7. Cut down your spending rate
If you long for an early retirement and are willing to put together as much as you can, then try cutting down expenses too. Spending less can drastically boost your savings speed. Check for expenses that you may cut back. Everybody loves to enjoy money but spending it in a prudent manner would not harm either. Curtailing costs does not imply that you must rip every fun element out of your life. Rather, you ought to strike a healthy balance. Some ways to put prudence into action (get the best for your money) are checking for discount, buying only good quality products, utilizing coupons, etc. One of the commonest expenses that you can cut back on is your housing. See if you can move to a comparatively affordable and modest accommodation. Besides housing, check out other things that you might cut down from your financial plan. According to experts, cutting down your expending pace is much more effective than enhancing your earnings. It not only adds to the residual money to save for every month but it lastingly reduces the sum you will require month after month during your life.
8. Check online expense calculators
The digitalization of the economy has revolutionized the way you can monitor your minute-by-minute spending. The expenses are automatically classified through pie charts or graphical representations. You can add your different accounts to make a category and any transaction gets automatically reflected in the chart. This is a practical way to keep a tab on your expenses and also check if you are endowing and saving enough for your retirement goals. Quite innovative!
Now that we have discussed the financial aspects of an early and prosperous retired life, let us wade through some emotional aspects of an early retirement.
• How do you wish to spend your retired life?
It is a relevant question to ask yourself at this juncture when you have made up your mind for an early retirement. You need to actually dwell on how you wish to use up your retirement years so as to decide how you will accomplish an early retirement. Do you wish to travel around the world? Do you desire moving to an affordable city? Will you stay with your children?
• How much you wish to spend during retirement?
It comes as a common thought in our minds that we will scrimp and save in retirement. However, frugality is not everybody’s cup of tea. As you will have plenty of spare time, you might need more money to enjoy and utilize it. Even your medical needs attention that was till now being taken care of by your company. The steep medical costs may leave you surprised, or rather shocked.
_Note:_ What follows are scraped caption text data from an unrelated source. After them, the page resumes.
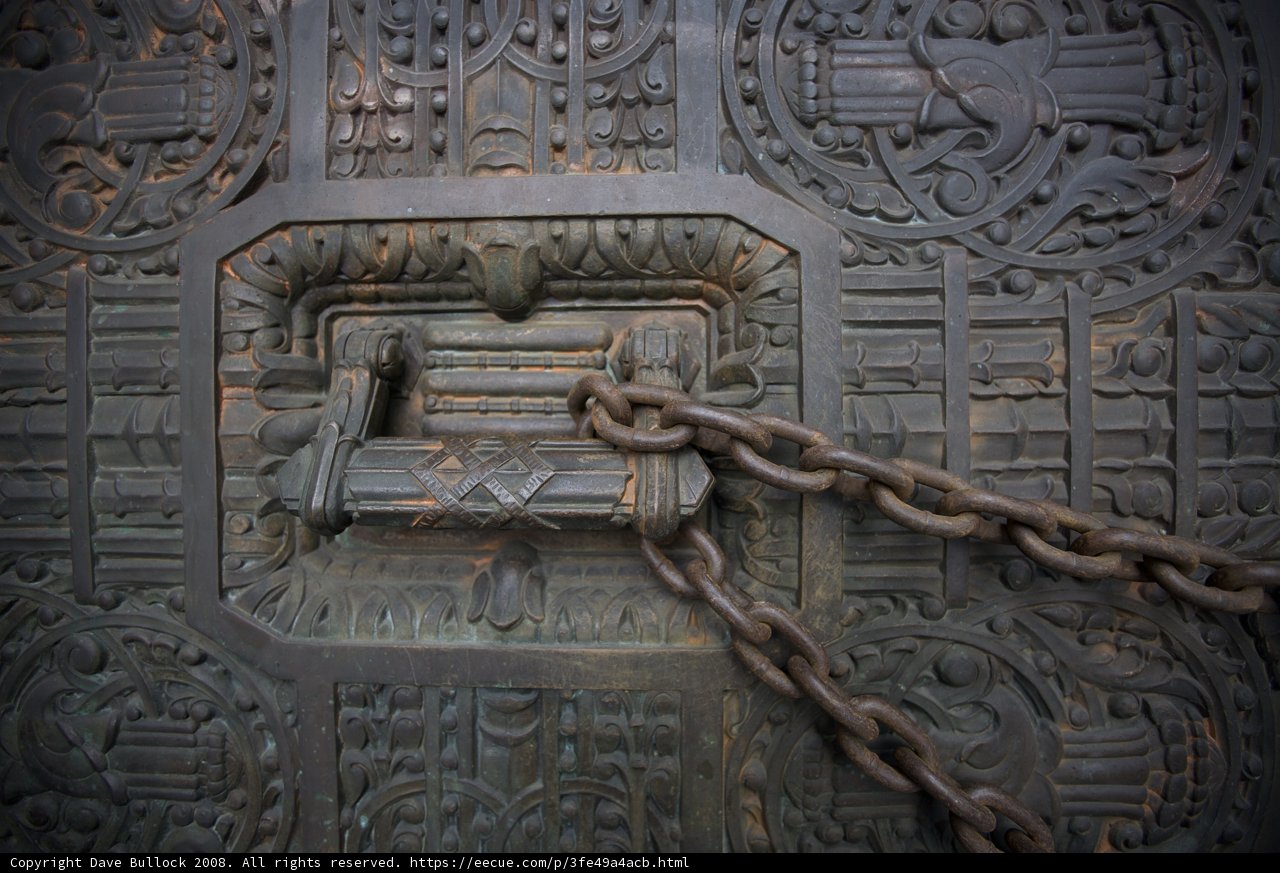 The Corrosive Charm of Rust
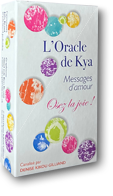 Couverture de l’Oracle de Kya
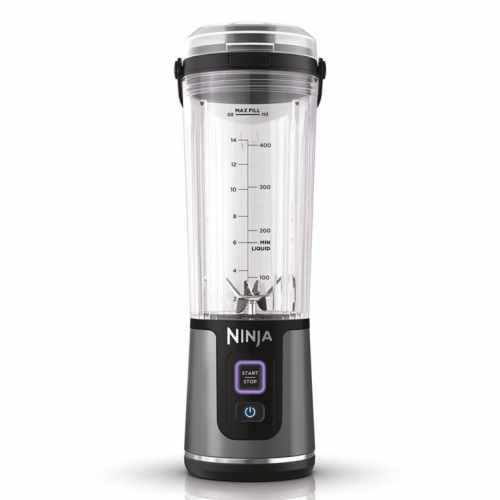 Ninja Blast, must - Kaasaskantav juhtmevaba blender / BC151EUBK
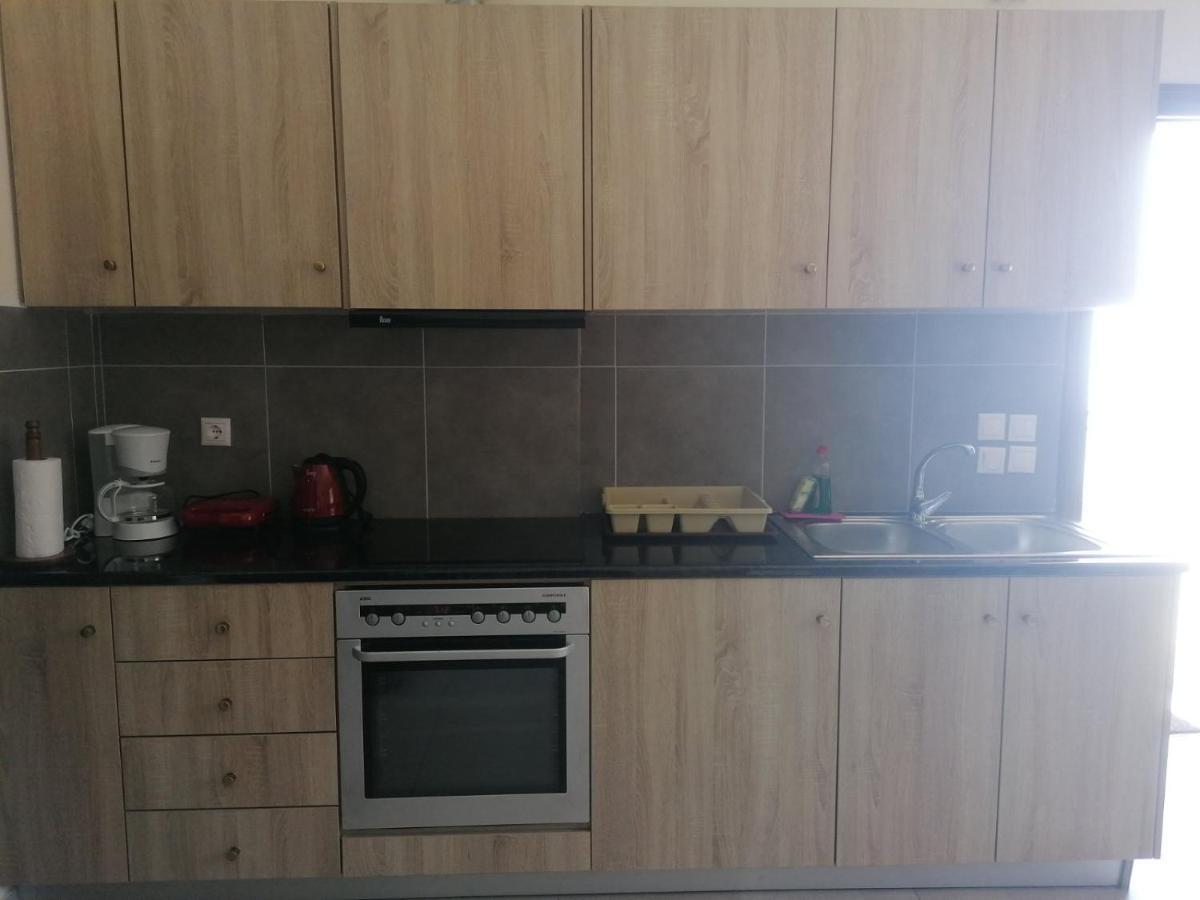 Ionion Fos Aparthotel Nikiana Bagian luar foto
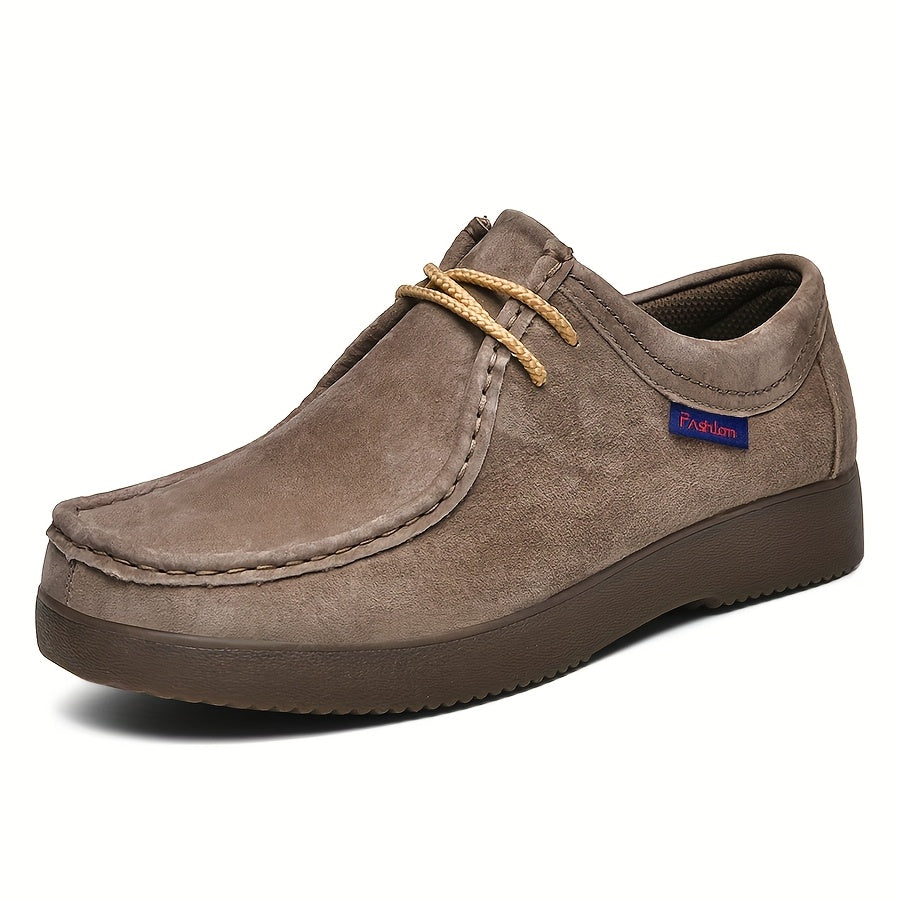Genuine casual shoes, business shoes, pigskin fabric with non-slip premium soles, suitable for autumn and winter business casual easy to clean shoes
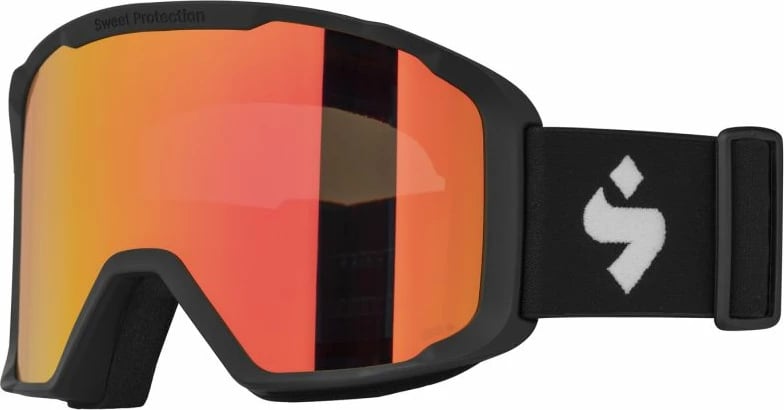 Syze bore Sweet Protection unisex, të zeza-portokalli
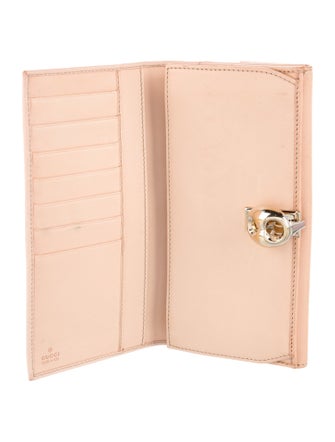 Gucci Flora Print Leather Wallet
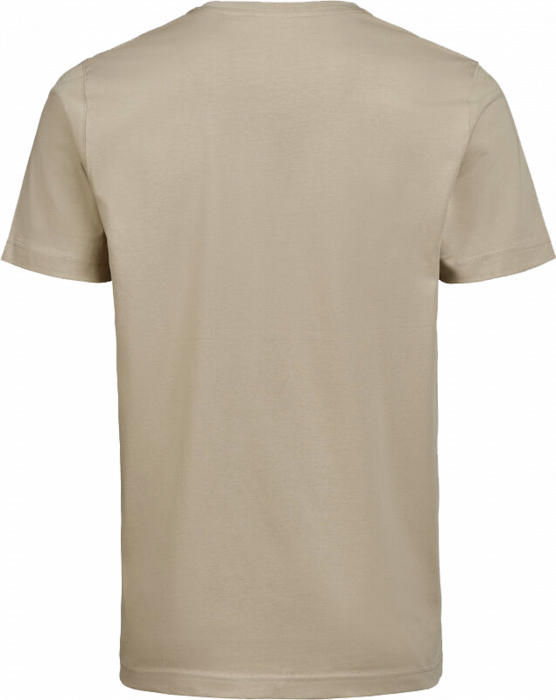 Untagged Movement - Organic Cotton Unisex T-Shirt Regular Fit - Latte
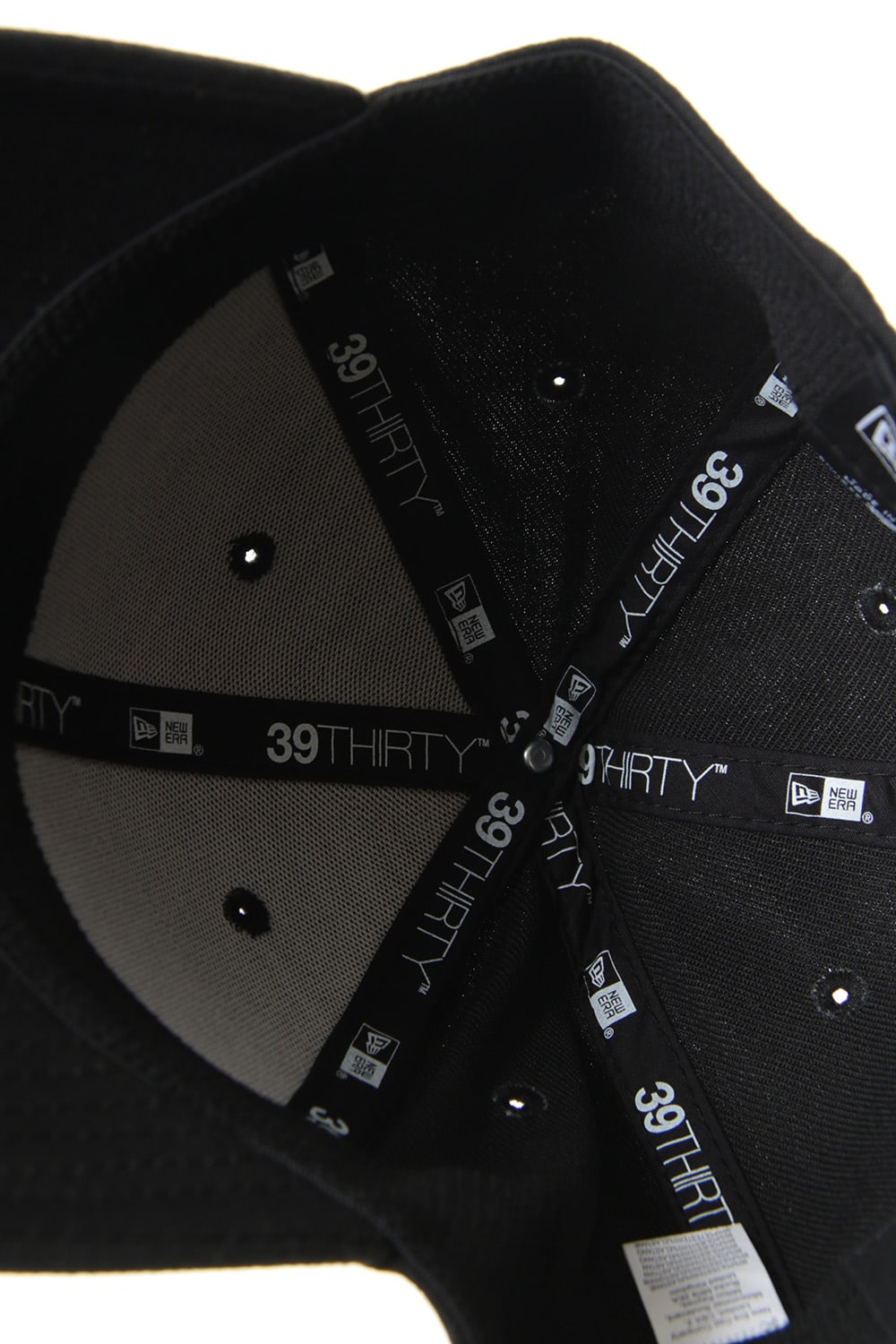 NEW ERA CAP 39THIRTY (Black)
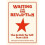 Waiting for the Revolution 1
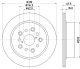 HELLA Bremsscheibe 8DD 355 122-231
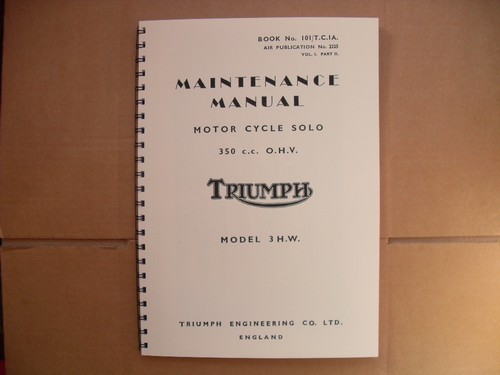 Triumph 3hw war department - triumph,
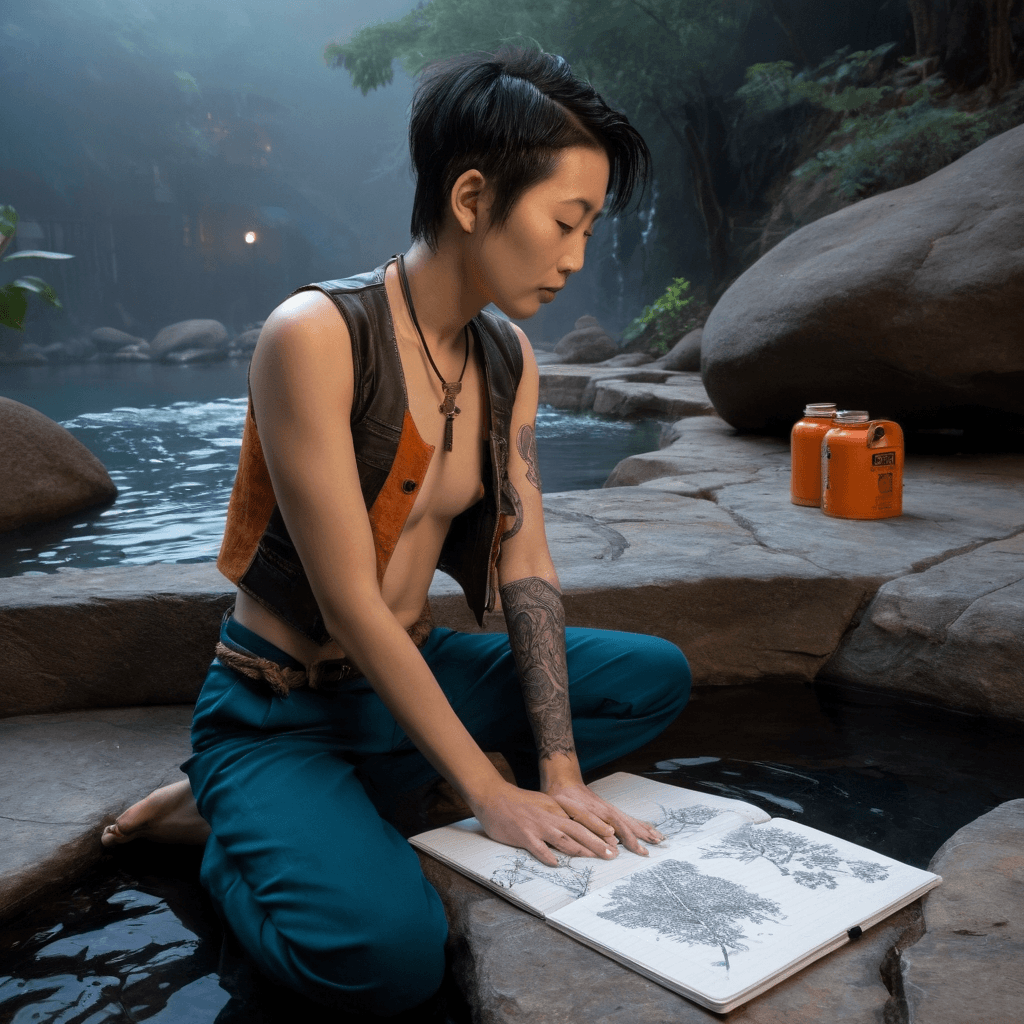 Toshi AI companion avatar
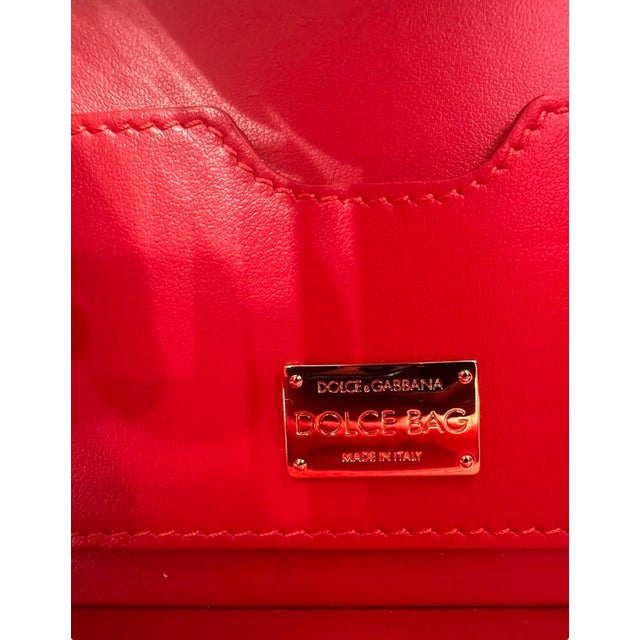 2018 Dolce & Gabbana Dg Loves Ny New York Top Handle Box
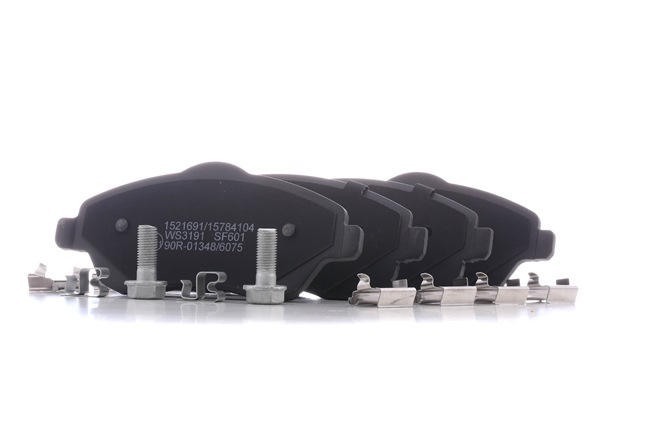 OEM Remblokken OPEL 1.6 (F08, F68) 92 PK Benzine 09200108 van RIDEX online aan geweldige prijzen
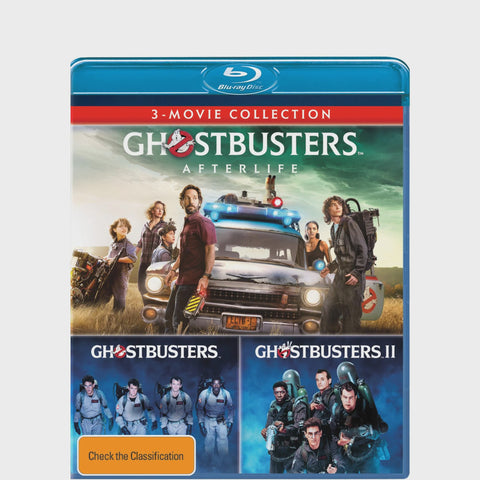 GHOSTBUSTERS- 3 MOVIE COLLECTION 3BLURAY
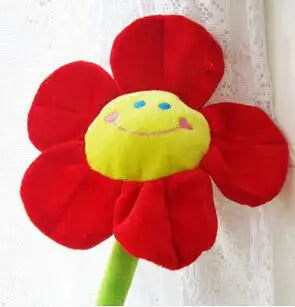 Plushie Stemmed Flowers, Nine Colors, 12-16" | 30-40 cm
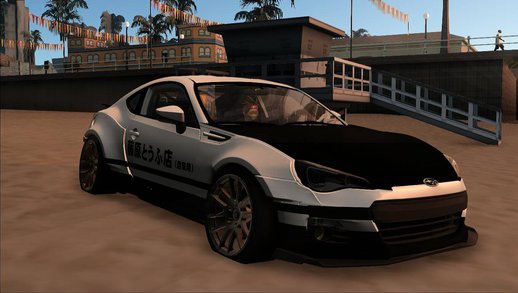 Tofu Shop - BRZ V0.334 (Initial D)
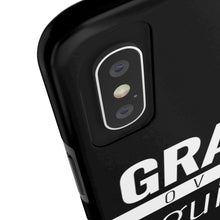 Load image into Gallery viewer, Grace Over Guilt - Tough Case (Black) - Overwear Gear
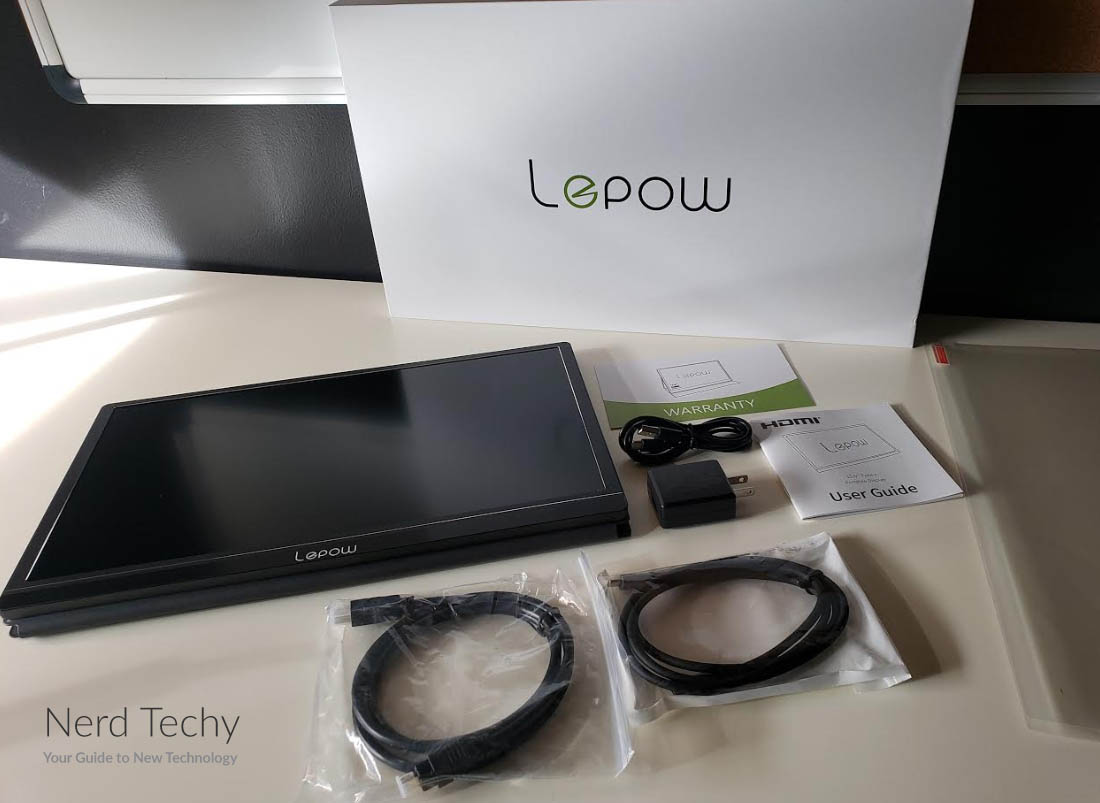 Lepow Portable Monitor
• How much you ought to save?
It is a big question to ask yourself before you even begin to think about retirement. How can you dream of an early retirement if you do not have enough funds for it? You ought to work out precisely what amount you must possess to retire and would you be able to survive on that sum for years to come. If a 35 year old decides to retire in the next ten years, then he/she needs to work out the exact amount that would be needed to carry on and how much he/she needs to stretch the funds for nearly another 50 or 60 years after retirement.
Starting early and investing diligently holds the key to retiring rich. Take your time to achieve your professional goals and in the process make sure that you have done the right things to enjoy the kind of retirement you’ve dreamt of the entire life.